__Task prompt__: How many of the lines below contain the string "pyautogui"? Reply with the number only.
+++ Data
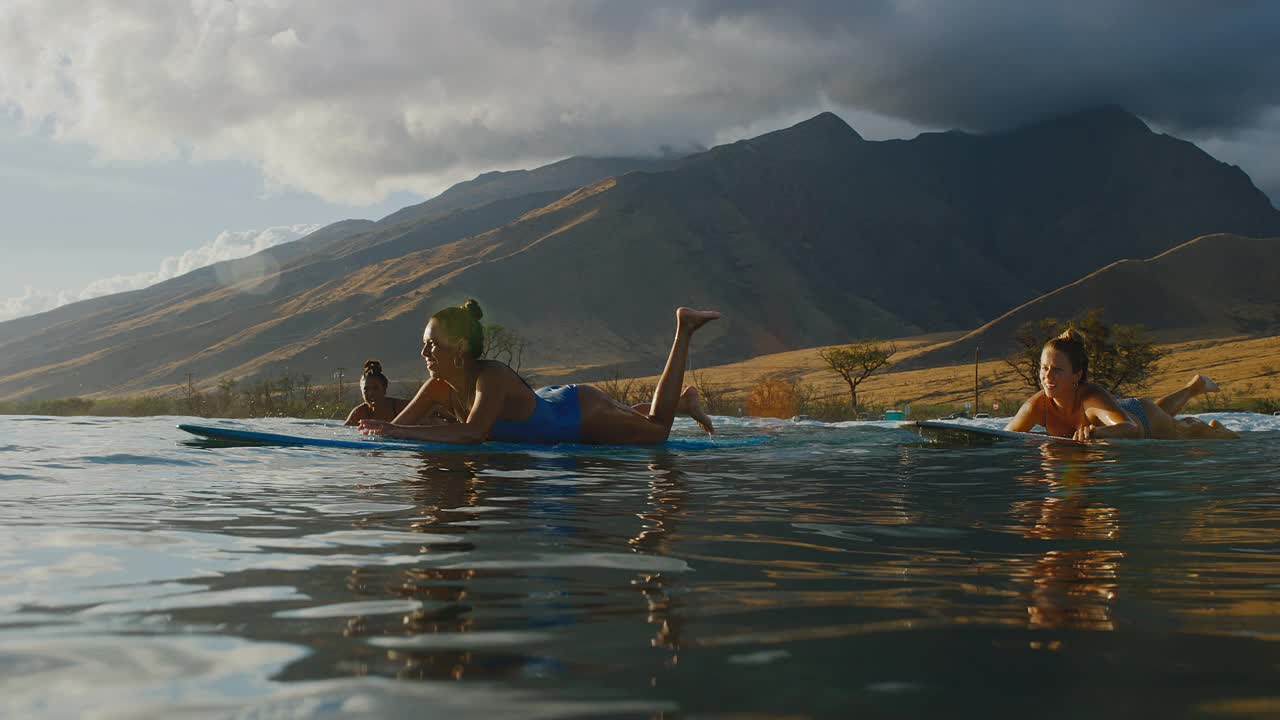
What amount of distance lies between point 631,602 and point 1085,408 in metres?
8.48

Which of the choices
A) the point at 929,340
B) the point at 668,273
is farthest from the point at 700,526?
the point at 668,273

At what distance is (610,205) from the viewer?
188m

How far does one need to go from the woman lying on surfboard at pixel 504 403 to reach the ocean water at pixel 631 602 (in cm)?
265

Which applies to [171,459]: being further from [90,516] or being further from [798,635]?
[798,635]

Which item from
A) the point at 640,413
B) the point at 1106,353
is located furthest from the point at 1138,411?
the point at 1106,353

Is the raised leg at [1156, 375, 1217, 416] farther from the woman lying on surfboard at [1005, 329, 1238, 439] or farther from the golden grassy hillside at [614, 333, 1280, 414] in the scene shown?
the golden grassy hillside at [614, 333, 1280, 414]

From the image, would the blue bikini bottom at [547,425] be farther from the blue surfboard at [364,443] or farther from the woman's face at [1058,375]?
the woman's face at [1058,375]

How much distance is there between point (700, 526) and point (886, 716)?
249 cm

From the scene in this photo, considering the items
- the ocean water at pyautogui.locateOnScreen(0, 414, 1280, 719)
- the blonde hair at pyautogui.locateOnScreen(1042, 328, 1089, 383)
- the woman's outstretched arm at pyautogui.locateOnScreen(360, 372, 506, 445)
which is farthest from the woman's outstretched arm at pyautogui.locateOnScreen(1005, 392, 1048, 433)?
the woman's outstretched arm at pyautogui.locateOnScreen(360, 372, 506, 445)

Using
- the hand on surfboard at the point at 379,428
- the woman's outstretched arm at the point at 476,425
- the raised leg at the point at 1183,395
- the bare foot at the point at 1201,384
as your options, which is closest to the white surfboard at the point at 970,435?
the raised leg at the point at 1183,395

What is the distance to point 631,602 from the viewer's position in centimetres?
++++++
__Solution below__: 5